Treatments

Lumbar Laminectomy for Spinal Stenosis

Why am I in pain?

The most likely cause of your pain is compression of the spinal nerves by a combination of overgrown ligaments, prolapsed disc and overgrown bony spurs within the spinal canal, which together cause compression of the lumbar nerve roots. The spinal cord is not being pinched – it ends approximately 2 inches above where your problem lies.

Treatment Technique

You will drift off to sleep under general anaesthesia in a safe and controlled fashion by an anaesthetist. While you are under anaesthesia, you will not feel any pain, nor will you be aware of time passing. Having cleaned your lower back in a sterile fashion, an incision about 2 inches long in your lower back will allow us to push the muscles off of the bones surrounding the spinal nerve roots. The nerves will be exposed through the removal of portions of the 5 bones of your lower back. The ligaments causing the nerve compression and any bony spurs will also be removed. If a large disc is causing nerve root compression, it will also be removed. Once the nerves have been successfully decompressed, the wound will be stitched up, and the anaesthetist will allow you to wake up in a safe manner. The procedure itself will take approximately one and a half hours, but your stay in the operating room environs may be a little longer than this.

Everything you need to know

The primary benefit of lumbar laminectomy is to provide a significantly more rapid relief of neurogenic claudication ("numb painful legs") pain, in patients who have failed more conservative treatment options. 

The main risks particularly associated this procedure are spinal fluid leak, wound infection, failure of your symptoms to improve, worsening of your symptoms, a recurrence of your symptoms, damage to the spinal nerves with resultant weakness of your leg muscles, a progression of the weakness in your lower back joints, or damage to your bladder and bowel continence. A more extensive list of risks is detailed on the consent form.

The great majority of patients with leg pain do experience significant pain relief. Patients with predominantly back pain do not experience such impressive results.

Alternatives to lumbar laminectomy would include physiotherapy, nerve root injections, and epidural injections by a pain management specialist. These are successful in alleviating the pain temporarily in approximately 50% of cases. Whilst you can walk, perhaps, for 15 minutes now without stopping, next year you may find you can only walk for 10 minutes, and the year after that, 5 minutes.
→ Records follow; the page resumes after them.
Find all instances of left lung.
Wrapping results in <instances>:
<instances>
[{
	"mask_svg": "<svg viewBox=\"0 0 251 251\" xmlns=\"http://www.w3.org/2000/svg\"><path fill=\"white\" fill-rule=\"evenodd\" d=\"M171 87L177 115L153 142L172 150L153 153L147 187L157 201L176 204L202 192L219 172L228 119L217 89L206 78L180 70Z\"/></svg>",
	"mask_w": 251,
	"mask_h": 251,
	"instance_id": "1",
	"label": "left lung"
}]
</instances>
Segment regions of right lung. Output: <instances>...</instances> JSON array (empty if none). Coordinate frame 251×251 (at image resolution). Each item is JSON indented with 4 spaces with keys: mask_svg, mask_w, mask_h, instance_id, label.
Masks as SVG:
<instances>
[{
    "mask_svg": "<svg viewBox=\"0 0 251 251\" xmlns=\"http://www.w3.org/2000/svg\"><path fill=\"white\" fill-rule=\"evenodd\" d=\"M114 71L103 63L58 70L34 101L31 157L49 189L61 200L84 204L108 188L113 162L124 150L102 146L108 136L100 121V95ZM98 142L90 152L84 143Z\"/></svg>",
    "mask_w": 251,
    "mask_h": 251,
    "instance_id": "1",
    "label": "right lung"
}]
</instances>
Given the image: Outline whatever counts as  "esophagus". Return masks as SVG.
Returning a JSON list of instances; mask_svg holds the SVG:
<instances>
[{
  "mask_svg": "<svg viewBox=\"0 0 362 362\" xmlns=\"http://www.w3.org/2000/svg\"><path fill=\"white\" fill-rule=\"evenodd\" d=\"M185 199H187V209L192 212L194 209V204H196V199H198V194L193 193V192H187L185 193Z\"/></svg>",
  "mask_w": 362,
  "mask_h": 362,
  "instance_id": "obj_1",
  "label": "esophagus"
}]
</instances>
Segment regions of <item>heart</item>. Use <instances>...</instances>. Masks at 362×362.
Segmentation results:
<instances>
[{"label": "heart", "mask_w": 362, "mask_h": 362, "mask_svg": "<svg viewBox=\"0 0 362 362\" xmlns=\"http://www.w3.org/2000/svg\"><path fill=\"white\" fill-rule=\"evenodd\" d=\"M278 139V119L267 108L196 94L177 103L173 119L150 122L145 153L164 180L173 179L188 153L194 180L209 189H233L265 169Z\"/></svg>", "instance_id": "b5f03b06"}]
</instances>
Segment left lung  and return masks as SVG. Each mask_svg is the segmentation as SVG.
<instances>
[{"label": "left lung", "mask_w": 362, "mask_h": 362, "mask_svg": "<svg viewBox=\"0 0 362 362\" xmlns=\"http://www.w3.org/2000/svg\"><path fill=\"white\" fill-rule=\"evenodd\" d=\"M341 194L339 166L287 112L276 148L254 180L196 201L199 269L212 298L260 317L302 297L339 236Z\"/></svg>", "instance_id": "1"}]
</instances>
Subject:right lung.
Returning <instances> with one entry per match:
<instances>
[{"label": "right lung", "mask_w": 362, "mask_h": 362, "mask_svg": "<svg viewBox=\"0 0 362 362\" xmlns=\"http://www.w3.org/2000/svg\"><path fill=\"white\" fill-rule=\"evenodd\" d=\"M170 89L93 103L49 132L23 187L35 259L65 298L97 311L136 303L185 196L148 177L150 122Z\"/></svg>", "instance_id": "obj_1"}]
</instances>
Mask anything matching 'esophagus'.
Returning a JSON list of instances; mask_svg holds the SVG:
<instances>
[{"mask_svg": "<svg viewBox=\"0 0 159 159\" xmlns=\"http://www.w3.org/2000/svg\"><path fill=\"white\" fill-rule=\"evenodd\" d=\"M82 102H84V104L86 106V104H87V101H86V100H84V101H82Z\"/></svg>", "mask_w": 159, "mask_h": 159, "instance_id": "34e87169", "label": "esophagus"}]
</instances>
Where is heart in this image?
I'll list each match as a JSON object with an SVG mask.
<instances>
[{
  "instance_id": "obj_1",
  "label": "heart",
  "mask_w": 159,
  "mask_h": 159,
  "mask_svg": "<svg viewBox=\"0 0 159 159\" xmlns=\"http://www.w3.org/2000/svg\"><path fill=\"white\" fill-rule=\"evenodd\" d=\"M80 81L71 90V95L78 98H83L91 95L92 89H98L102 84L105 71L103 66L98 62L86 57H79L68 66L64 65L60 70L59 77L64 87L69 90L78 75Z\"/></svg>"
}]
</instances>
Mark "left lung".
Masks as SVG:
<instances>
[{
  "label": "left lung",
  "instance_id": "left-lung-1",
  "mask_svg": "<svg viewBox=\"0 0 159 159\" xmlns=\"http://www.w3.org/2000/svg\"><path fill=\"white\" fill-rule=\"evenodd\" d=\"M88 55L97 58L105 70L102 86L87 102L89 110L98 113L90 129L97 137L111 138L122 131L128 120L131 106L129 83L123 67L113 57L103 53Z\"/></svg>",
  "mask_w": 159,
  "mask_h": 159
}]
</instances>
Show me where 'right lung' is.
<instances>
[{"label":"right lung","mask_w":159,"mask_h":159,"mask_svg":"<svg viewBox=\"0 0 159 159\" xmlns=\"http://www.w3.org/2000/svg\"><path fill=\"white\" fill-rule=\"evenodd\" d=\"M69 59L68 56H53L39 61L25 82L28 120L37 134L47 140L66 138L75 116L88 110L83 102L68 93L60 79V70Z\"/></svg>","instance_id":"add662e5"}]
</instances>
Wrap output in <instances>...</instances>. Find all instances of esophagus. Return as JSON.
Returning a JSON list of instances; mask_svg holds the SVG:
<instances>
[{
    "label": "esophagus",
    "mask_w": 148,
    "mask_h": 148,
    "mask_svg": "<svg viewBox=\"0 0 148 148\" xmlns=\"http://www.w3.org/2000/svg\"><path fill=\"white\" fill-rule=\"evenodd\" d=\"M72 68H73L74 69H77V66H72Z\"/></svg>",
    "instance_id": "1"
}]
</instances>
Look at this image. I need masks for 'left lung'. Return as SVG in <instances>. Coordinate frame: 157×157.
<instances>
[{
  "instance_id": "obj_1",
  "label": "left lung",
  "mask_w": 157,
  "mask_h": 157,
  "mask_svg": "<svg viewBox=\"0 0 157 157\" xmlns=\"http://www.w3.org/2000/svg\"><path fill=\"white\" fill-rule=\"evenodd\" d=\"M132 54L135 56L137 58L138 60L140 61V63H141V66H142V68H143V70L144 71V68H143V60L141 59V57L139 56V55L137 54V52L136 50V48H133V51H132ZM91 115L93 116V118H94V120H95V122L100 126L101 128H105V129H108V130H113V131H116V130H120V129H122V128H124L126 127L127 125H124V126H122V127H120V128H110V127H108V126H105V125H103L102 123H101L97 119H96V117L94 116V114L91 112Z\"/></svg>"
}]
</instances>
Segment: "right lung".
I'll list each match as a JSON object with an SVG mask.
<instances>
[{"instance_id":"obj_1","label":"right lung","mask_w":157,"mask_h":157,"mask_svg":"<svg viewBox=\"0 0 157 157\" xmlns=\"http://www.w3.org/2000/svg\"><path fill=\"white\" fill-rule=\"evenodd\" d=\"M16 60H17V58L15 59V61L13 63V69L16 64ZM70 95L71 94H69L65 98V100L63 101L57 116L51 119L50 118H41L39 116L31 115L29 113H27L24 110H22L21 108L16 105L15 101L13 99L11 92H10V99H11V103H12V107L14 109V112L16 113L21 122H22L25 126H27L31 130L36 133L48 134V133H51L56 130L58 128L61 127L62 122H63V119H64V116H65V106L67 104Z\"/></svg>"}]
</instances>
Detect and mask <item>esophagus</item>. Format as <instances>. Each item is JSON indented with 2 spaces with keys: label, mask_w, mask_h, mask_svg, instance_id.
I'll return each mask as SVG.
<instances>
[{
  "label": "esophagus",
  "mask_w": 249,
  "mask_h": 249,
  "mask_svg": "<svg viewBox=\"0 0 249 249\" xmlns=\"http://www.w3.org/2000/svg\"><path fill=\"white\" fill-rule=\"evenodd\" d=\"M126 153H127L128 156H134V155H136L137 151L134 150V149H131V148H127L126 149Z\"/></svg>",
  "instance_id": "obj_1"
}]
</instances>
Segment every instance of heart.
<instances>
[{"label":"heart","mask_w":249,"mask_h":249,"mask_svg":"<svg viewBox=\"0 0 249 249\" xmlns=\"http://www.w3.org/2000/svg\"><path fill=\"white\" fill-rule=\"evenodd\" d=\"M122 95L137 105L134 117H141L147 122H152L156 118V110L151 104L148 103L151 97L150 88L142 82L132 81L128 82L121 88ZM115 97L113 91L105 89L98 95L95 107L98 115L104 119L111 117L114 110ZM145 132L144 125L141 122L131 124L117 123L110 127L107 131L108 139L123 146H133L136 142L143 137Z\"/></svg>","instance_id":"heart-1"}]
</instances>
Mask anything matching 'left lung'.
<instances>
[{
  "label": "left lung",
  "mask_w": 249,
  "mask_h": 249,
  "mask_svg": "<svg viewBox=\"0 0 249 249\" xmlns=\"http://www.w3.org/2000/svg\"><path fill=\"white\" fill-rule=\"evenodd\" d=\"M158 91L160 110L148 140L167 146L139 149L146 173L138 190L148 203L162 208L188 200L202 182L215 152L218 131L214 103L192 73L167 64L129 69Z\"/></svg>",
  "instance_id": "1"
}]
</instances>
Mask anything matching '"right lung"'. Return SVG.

In other words, this condition is progressive in the vast majority of cases.

You will be admitted to the hospital on the morning of surgery, and will be discharged home within 2 days. You will need to get somebody to drive you home from the hospital on the day of discharge.

The stitches used to close the wound are dissolvable, but you will need to some superficial skin-clips removed by your GP/Practice nurse 12 days later. You will have a stiff sore back for the first 3 weeks after this procedure, but by the time you are reviewed in the clinic this should be significantly better. Typically an improvement in your leg or foot pain will be the first benefit you will notice after this procedure, next an improvement in any "pins-and-needles", and lastly an improvement in any numbness (this may take a number of months or may in fact persist permanently). The scar will fade to a dull white mark over the next 12 months.

Desk-work people are advised to refrain from returning to full-employment for 6 weeks. Housewives (and house-husbands!) need a similar period of time to recover also. People with flexible work hours, and those that can complete their duties whilst standing upright may return to work after 3 weeks. People who return to work too early have been shown to experience a greater degree of long-term back pain.

Athletes can usually return to full training in approximately 10 weeks, though each case will need to be judged on it's individual merits, taking factors such as the athlete's age, particular athletic activity, and body habitus into account.

You will be reviewed in the clinic after 6 weeks. You will have been given a regime of low-back muscle exercises by the physiotherapy department - it is important that these exercises become as regular a part of your daily routine as brushing your teeth!

Should you experience any unusual symptoms or signs either prior to your surgery or during your subsequent recovery period, you must contact our office line immediately. Should that not be possible, we would advise you to seek immediate medical advice from a registered medical practitioner. Urinary or faecal incontinence, urinary retention, constipation, difficulty breathing or completing sentences, new-onset numbness or leg weakness, a painful calf or thigh (especially if red or swollen) are all reasons to call us immediately, or to go to your local hospital emergency department. 

 

Always tell your surgeon if you are taking Aspirin, Disprin, Plavix (Clopidrogel), Warfarin, Dipyridamole (Persantine), Asasantin, Aggrenox  or if your medical condition has changed in any respect in the period of time prior to your procedure.